The EIB stopped virtually all lending in Turkey after a row over oil and gas drilling off Cyprus in 2019, but the severity of last month’s earthquake, which killed nearly 56,000 people in Turkey and neighbouring Syria, has prompted it to make an exception.
“We are working together with the European Commission on a joint comprehensive package, of which up to 500 million euros is to be delivered by the EIB,” the bank’s vice president, Lilyana Pavlova, said in a statement.
“We will shortly present it to our board of directors for approval.”
Speaking at an international donor conference, Commission President Ursula von der Leyen, said the overall package by the Commision and EIB would add up to 1 billion euros ($1.1 billion).

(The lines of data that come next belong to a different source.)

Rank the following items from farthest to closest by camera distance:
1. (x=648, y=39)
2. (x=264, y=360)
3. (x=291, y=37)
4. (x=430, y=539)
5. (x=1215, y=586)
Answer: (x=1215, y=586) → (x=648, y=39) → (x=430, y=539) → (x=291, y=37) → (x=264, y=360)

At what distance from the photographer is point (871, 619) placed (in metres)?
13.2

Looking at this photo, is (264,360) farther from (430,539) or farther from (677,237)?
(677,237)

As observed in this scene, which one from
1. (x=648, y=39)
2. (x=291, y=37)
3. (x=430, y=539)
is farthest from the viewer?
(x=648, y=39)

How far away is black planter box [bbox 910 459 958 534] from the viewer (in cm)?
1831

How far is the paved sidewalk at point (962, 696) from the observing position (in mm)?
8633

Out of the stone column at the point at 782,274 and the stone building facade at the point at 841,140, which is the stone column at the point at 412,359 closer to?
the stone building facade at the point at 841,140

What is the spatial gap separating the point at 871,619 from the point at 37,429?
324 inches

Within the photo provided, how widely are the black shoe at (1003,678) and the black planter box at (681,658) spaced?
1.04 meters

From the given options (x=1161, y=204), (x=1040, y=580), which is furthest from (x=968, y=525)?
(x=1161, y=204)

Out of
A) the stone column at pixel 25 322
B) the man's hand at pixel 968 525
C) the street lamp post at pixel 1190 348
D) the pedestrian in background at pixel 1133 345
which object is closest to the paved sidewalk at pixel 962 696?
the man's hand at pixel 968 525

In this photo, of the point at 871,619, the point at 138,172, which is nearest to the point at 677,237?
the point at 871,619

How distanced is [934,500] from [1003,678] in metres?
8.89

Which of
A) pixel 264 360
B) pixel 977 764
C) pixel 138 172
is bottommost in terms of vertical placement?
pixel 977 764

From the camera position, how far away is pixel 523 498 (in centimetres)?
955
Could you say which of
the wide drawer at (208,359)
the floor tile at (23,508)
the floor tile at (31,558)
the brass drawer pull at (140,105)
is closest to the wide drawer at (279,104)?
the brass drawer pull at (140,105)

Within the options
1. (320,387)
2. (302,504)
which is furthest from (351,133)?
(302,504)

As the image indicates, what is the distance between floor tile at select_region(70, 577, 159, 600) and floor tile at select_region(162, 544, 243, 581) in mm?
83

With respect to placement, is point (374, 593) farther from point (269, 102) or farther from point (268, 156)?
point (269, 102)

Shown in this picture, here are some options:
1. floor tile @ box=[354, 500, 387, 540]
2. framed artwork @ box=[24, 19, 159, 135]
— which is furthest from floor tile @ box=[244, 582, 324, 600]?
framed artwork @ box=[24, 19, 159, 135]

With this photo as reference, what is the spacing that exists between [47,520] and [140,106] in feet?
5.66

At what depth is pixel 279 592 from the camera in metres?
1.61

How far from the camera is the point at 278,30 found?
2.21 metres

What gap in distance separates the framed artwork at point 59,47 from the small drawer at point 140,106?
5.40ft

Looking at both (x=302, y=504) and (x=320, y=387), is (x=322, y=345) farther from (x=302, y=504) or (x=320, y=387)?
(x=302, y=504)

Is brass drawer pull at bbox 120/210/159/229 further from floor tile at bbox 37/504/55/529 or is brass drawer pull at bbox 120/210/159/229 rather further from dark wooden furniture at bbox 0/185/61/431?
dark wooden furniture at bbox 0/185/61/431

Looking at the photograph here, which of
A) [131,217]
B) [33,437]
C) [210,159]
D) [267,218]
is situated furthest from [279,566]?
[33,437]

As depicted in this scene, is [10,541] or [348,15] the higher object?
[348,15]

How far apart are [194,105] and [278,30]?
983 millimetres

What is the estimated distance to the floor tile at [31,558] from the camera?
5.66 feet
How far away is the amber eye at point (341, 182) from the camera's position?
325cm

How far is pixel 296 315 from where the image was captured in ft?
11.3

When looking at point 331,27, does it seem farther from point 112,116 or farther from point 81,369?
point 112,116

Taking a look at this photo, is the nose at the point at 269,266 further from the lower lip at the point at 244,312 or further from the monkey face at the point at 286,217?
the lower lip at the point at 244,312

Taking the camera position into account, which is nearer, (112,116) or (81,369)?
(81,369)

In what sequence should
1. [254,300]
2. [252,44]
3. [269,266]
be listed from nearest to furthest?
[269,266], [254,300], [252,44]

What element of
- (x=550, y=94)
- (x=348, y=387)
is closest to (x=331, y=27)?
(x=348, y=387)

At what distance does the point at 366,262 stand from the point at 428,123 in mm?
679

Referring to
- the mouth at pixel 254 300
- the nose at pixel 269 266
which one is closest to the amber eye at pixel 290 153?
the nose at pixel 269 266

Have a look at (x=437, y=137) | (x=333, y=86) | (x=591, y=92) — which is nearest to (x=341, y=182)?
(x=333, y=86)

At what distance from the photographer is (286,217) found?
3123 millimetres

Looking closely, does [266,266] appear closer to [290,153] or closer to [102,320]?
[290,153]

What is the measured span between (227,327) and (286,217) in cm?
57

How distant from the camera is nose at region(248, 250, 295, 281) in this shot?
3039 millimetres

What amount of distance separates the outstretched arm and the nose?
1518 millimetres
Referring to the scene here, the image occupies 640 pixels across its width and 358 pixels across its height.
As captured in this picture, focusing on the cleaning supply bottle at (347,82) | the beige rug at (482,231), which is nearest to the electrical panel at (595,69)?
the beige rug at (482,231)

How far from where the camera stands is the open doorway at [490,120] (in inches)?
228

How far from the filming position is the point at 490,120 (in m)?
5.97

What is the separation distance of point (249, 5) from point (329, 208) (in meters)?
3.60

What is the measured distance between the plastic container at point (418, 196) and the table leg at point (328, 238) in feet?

While it is understood that all EU countries, including Cyprus, will give the green light for the EIB funding, formal approval might not come until June as the plans still need to be fleshed out and the timing is sensitive.
“It goes without saying that it is our absolute priority to make sure the financing goes to those who need it most in the context of the reconstruction efforts,” the EIB’s Pavlova said.
“It does not include budget support for the national government to support investments outside the scope of the recovery.”
Turkey is set to hold pivotal presidential and parliamentary elections on May 14 and EU members are wary of the 500 million euros, while not a long-term resumption of EIB lending, being seen as some kind of indirect backing of incumbent president Tayyip Erdogan’s re-election campaign.
The EU has long accused Erdogan of human rights violations and the bloc’s ties with Turkey are tense over Ankara’s crackdown on dissent following a 2016 coup attempt as well as the oil and gas row in the Eastern Mediterranean.
More recently, Turkey has blocked a bid by Sweden – an EU member – to join NATO in the wake of Russia’s war against Ukraine although it has just given Finland’s membership its blessing.
The EIB lent around 2 billion euros a year in Turkey between 2009 and 2016 before the concerns about Ankara’s domestic crackdown first saw the bank scale back its lending in the country.